The HHS isn’t doing this alone but as part of the Biden administration’s government-wide implementation of Bostock, Katie Keith, a health care policy research professor at Georgetown University, said. Other agencies have issued similar policies, and the Obama administration undertook similar efforts after the decisions in United States v. Windsor and Obergefell v. Hodges, two landmark LGBT Supreme Court decisions, she added.
Employer insurance question
The majority of Americans, about 156 million people, get their insurance through their employers. Most employers rely on health insurance companies to process their claims and administer their plans as a third-party administrator, said Matthew Cortland, a disability rights attorney policy director at the health care advocacy organization Be a Hero Fund.
However, the question of how it applies to insurers has been a conflict over the past five years.
The Obama administration issued a rule in 2016 that said those protections applied to employer-sponsored plans that relied on insurance companies receiving federal funds as a third-party administrator, Keith said.
The 2016 rule was “clearly intended” to reach the third-party administrators of the employer-sponsored plans, Cortland said. However, the employer-sponsored plan insurance industry made clear it didn’t want the nondiscrimination law to apply to third-party administrators, and the 2020 Trump-era rule reversed that.
The Trump-era regulation allowed health care workers, hospitals, and insurance companies that receive federal funding to refuse to provide or cover any care for LGBT Americans.
The 2020 rule says health insurers aren’t bound by the ACA’s nondiscrimination provisions because they don’t provide health care, Wayne Turner, a senior attorney at the National Health Law Program, said.

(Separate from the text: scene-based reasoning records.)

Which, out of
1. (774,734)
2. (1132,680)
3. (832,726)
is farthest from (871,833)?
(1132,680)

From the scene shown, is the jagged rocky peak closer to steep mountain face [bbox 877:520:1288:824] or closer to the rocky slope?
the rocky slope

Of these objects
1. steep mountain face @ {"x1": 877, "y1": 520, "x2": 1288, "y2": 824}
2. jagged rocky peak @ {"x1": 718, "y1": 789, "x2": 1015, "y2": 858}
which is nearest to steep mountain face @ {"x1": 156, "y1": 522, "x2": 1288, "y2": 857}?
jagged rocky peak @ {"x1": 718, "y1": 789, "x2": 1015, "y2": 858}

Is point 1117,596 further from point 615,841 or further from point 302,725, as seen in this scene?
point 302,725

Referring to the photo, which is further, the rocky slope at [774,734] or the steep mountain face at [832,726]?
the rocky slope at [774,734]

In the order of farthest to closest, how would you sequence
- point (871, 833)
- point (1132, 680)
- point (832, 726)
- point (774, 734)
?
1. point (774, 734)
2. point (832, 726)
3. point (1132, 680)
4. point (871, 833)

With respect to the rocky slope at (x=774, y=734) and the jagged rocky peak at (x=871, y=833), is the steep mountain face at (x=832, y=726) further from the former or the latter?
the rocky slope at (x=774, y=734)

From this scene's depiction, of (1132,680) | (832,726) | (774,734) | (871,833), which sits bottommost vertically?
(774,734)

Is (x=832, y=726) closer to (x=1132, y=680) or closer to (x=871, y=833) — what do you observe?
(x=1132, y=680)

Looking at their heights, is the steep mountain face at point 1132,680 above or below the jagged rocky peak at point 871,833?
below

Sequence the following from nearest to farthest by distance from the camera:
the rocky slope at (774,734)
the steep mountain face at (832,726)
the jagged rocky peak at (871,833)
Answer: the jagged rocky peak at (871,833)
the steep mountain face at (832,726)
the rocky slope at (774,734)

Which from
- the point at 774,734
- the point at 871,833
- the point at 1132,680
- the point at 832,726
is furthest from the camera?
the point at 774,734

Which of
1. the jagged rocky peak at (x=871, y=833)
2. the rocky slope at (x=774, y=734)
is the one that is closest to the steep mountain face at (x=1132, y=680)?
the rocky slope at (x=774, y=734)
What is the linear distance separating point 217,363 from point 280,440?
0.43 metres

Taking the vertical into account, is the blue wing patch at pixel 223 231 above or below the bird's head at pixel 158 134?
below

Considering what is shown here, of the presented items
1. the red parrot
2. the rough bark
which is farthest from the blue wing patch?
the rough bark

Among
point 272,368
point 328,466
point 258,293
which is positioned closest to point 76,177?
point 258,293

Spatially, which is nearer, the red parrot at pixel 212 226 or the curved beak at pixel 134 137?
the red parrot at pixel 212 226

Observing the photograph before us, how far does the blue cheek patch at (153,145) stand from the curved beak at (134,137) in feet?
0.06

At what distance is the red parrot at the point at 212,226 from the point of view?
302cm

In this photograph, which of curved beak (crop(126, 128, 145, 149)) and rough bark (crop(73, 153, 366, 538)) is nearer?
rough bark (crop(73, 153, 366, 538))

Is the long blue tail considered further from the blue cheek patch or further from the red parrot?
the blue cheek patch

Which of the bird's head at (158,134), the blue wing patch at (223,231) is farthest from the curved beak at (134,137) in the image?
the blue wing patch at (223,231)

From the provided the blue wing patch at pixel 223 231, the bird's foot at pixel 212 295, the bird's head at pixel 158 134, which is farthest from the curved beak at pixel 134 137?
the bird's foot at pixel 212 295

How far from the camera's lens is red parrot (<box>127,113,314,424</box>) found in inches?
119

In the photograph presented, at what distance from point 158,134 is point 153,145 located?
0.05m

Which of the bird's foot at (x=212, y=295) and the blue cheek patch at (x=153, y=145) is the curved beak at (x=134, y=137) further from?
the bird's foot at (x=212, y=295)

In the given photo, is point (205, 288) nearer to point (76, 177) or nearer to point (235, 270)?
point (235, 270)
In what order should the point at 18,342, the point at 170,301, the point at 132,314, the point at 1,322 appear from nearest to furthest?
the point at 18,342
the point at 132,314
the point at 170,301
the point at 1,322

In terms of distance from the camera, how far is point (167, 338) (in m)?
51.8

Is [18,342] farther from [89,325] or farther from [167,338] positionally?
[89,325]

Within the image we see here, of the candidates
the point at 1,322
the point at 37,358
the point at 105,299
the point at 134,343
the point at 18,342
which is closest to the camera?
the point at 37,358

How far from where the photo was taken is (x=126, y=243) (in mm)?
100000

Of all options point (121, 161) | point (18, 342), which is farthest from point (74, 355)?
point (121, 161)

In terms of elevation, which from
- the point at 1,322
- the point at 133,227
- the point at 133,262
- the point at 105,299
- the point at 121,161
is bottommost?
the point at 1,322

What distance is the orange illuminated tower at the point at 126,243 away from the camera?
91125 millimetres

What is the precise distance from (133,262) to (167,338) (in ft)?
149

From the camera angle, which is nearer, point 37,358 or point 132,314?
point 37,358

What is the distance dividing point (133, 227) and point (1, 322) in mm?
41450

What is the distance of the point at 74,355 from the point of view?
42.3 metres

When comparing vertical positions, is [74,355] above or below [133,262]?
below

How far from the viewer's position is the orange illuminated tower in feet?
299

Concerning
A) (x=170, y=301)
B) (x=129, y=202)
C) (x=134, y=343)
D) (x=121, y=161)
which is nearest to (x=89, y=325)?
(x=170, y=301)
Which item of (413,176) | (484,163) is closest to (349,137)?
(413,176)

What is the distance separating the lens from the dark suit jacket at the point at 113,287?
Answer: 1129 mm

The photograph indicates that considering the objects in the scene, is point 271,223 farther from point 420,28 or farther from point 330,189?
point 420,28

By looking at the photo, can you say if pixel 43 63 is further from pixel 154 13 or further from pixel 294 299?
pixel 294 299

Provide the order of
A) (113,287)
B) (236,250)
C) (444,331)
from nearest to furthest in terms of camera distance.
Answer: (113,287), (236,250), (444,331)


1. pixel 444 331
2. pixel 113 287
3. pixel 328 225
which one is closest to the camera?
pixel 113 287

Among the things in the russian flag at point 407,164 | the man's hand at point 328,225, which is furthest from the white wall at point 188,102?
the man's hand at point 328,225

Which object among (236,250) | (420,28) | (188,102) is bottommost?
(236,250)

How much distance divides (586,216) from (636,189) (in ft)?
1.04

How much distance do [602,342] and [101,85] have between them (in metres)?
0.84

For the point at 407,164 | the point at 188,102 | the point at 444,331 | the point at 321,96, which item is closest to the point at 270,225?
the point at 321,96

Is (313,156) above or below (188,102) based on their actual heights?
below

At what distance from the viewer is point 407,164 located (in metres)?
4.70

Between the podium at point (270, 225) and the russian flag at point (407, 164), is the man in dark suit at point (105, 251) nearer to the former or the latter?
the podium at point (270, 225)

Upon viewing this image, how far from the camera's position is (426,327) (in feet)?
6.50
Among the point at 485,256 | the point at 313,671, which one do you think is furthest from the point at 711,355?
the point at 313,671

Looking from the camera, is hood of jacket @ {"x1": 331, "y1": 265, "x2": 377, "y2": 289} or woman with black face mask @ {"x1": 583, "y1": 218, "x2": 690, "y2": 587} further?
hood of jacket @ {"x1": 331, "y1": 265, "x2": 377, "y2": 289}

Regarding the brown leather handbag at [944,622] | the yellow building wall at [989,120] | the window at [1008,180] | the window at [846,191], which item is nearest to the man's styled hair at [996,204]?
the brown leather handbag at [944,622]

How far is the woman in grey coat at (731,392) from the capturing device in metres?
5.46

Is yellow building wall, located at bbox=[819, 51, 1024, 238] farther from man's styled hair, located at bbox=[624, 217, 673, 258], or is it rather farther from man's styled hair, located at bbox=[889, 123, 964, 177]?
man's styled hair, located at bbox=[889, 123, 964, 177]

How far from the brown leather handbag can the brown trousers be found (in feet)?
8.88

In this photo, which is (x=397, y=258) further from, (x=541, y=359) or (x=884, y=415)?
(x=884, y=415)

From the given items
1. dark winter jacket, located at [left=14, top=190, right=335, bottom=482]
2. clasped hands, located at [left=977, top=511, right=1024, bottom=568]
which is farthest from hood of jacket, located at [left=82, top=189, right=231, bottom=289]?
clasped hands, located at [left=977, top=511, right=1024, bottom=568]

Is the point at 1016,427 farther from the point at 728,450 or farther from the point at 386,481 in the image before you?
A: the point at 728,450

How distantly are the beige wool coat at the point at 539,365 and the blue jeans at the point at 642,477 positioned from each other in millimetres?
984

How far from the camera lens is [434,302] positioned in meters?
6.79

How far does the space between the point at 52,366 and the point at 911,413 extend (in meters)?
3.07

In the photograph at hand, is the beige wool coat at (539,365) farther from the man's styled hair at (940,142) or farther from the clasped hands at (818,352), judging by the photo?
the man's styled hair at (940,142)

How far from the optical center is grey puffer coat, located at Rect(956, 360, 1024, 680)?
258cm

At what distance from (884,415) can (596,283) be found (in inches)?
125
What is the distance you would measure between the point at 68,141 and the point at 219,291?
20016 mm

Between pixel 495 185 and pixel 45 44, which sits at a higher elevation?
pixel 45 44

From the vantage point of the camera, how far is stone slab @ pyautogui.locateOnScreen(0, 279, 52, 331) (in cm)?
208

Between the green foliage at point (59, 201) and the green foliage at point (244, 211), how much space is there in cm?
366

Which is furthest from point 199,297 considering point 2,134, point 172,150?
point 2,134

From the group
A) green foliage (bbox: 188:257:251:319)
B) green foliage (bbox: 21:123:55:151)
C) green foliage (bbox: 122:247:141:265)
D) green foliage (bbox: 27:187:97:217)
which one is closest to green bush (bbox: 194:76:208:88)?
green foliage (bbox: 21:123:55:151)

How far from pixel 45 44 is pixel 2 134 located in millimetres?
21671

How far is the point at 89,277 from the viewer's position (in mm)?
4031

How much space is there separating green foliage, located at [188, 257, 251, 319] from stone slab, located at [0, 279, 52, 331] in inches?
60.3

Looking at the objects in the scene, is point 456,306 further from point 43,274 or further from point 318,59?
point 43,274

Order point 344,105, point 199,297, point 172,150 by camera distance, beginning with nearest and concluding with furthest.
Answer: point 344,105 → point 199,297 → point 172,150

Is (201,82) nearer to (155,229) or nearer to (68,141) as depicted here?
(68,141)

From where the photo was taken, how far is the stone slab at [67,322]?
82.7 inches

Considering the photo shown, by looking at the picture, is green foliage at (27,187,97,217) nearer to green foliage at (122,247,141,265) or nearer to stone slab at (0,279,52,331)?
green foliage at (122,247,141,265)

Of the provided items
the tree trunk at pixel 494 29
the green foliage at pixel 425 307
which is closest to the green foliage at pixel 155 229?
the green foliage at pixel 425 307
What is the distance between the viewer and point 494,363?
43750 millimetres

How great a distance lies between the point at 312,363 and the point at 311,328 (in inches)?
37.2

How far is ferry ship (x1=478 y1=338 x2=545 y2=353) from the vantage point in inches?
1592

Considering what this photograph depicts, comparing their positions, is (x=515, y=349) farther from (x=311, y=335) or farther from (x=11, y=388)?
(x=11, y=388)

The two previous regulations are still tied up in lawsuits, and this notice is likely to follow the same fate. Keith said there will likely be more litigation surrounding Section 1557 until the Supreme Court rules definitively on it or Title IX.
In the courts
The Obama administration made clear in 2016 rule that Section 1557’s protections extend to bar discrimination based on sexual orientation, gender identity, transgender status, and against women seeking abortion-related care.
But Judge Reed C. O’Connor of the U.S. District Court for the Northern District of Texas held in 2019 that the rule violates the Religious Freedom Restoration Act as to providers that have sincerely held religious beliefs against providing such care. But O’Connor didn’t block the HHS from enforcing the rule, leading the providers to appeal his decision.
The U.S. Court of Appeals for the Fifth Circuit recently sent the injunction question back to O’Connor for reconsideration. He ordered the parties to file supplemental briefs addressing the issue. The providers’ brief is due May 14. The HHS’s answering brief is due June 4.
The same issue also is pending in the U.S. Court of Appeals for the Eighth Circuit. The U.S. District Court for the District of North Dakota held in January that the rule can’t be enforced against providers and entities that have sincerely held religious beliefs that preclude them from providing the care. The HHS appealed.
A 2020 Trump administration rule modifying the regulation has been challenged by several LGBTQ groups and has been partially blocked in New York and the District of Columbia. A similar suit is pending in federal court in Massachusetts.
Those cases are on hold, for the most part, pending the Biden administration’s actions.
“There are live issues” both in Lambda Legal’s case against the Trump-era rule and other cases regarding Section 1557, Gonzalez-Pagan said.
“Equitable access to health care is a human right, and it is a gargantuan task, not just for us, but for the current administration to reverse the discriminatory course of the last administration,” Gonzalez-Pagan said. This is “one significant step, but not the end of the road.”